Bruce (1991) considered that species of Potamalpheops were relict from an originally wider Tethyan distribution, based on the disjunct pattern of the geographical distribution exhibited by the species known at that time. However, recent findings have shown that this genus is more widely distributed across tropical and subtropical regions in both the Indo-West Pacific and Atlantic ( Soledade et al. 2014; Christodoulou et al. 2019; Chow et al. 2021; Marin 2021). Potamalpheops yamakawai sp. nov. marks the first occurrence of the genus in Japan, extending the distribution of the genus into a warm-temperate mainland area. Many species in this genus live in cryptic habitats and are small in size, which is probably why the new species has not been discovered until now. As noted by Anker (2005), it is highly probable that further undiscovered species of this genus await discovery.

Potamalpheops yamakawai sp. nov. is the northern-most species of Potamalpheops penetrating into a warm-temperate region, and the first representative of the genus in Japan. Of the 16 named species only, P. amnicus and P. stygicola are restricted to freshwater, completely free of tidal influence, whereas five other species occur in transitional zones between freshwater and brackish conditions (see above). The present new species appears to inhabit both freshwater areas upstream of the tidal limit as well as estuaries, suggesting that it is a euryhaline shrimp that can penetrate into freshwater habitats.

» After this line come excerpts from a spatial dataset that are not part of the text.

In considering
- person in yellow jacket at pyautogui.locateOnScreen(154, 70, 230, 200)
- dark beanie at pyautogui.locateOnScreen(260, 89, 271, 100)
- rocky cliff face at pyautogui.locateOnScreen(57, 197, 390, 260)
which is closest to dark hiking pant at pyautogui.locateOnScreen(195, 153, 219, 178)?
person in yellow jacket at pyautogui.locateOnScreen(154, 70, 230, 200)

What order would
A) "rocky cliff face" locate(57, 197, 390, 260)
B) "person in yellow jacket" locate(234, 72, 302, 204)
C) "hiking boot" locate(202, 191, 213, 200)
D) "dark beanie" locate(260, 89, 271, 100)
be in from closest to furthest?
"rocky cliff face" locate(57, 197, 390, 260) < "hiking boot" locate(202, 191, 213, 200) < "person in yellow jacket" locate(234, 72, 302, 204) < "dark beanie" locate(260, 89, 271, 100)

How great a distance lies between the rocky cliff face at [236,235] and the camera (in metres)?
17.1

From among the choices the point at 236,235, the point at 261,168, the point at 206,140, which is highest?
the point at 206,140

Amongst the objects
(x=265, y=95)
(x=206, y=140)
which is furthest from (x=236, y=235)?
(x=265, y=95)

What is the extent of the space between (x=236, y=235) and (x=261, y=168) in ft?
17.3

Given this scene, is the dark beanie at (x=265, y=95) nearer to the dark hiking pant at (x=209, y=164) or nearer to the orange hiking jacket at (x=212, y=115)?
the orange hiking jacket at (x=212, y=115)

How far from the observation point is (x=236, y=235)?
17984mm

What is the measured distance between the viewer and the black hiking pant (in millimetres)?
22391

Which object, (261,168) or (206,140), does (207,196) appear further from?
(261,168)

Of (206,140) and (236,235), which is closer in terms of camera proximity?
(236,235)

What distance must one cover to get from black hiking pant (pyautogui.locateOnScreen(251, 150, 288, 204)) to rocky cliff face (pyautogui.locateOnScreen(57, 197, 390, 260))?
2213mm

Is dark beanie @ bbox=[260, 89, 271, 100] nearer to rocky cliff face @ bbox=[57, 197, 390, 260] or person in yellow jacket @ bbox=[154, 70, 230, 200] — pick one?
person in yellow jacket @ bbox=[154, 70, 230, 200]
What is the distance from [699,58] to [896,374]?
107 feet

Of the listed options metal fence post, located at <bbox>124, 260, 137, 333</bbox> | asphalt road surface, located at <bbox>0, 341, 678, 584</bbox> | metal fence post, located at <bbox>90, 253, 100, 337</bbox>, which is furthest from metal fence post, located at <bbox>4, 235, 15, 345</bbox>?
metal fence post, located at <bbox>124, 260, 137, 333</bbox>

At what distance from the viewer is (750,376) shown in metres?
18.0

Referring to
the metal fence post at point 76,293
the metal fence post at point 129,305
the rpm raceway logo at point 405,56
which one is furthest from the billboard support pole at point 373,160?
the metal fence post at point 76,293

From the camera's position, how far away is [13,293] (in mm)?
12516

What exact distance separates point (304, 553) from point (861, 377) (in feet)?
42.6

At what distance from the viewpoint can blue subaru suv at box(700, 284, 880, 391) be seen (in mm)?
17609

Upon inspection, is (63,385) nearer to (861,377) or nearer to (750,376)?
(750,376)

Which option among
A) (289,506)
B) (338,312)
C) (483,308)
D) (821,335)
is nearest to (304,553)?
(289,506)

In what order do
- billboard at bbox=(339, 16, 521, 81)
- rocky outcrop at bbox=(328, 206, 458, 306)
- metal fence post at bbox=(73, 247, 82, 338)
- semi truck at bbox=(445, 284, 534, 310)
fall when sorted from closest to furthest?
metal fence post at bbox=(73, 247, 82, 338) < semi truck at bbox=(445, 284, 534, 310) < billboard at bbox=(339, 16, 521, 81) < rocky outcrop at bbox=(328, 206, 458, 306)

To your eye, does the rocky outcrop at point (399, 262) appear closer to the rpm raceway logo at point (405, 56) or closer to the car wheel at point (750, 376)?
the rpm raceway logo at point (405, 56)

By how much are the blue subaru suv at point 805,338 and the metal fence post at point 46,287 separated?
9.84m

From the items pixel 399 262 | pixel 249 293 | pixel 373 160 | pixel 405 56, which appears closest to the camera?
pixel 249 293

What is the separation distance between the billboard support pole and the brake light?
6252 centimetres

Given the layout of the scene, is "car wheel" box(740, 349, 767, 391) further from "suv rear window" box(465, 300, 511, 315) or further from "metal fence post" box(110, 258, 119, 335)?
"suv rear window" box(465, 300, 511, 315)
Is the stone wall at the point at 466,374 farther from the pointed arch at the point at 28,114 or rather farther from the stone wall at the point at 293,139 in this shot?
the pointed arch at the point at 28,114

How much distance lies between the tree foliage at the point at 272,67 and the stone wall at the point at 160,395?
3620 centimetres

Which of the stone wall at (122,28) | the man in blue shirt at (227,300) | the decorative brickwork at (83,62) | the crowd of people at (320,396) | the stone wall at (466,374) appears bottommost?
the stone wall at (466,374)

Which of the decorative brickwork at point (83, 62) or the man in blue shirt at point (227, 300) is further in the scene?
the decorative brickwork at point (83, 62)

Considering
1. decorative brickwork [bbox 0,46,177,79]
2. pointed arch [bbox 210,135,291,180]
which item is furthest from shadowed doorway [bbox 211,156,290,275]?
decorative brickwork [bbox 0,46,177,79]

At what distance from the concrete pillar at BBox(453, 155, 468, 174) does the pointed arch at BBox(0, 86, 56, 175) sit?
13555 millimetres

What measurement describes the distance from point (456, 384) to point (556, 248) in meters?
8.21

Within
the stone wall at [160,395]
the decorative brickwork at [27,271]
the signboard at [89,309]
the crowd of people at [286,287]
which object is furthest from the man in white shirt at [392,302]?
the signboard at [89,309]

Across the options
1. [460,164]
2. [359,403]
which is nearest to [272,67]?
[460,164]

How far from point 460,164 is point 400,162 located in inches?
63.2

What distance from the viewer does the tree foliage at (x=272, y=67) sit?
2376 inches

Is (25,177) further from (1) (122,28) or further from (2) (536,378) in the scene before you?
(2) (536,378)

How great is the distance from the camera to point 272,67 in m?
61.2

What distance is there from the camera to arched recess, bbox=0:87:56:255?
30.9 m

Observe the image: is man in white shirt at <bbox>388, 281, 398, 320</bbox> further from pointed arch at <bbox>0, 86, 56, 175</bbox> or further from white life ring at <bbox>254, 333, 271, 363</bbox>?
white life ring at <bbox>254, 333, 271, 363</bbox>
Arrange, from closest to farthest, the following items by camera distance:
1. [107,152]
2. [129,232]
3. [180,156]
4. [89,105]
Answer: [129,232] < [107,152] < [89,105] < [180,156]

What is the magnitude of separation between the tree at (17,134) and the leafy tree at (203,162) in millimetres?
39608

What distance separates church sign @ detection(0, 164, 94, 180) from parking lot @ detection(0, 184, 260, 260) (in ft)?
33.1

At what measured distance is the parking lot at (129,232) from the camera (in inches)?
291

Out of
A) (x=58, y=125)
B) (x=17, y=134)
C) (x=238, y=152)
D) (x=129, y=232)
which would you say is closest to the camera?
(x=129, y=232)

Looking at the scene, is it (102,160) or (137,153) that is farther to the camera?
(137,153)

Possibly facultative “commensalism” with other invertebrates has been reported for two species of Potamalpheops : (1) P. tyrymembe Soledade, Santos & Almeida, 2014 , which is sometimes found in burrows of the mangrove “uça” crab, Ucides cordatus ( Linnaeus, 1763) ( Decapoda : Ocypodidae ), and the snapping shrimp Alpheus pontederiae de Rochebrune, 1883 in Brazil ( Soledade et al. 2014; Almeida et al. 2023); and (2) P. kisi Marin, 2021 , with some individuals collected from burrows of unknown hosts in mangroves in Vietnam ( Marin 2021). The vast majority of specimens of P. yamakawai sp. nov. were collected from piles of dead leaves deposited on the bottom, however, some were collected from burrows of the eel-goby, Taenioides gracilis and the alpheid shrimp, Alpheus malabaricus sensu lato. It is possible that P. yamakawai sp. nov. occasionally these burrows as temporary shelter and do not live in a close symbiotic relationship with their owners.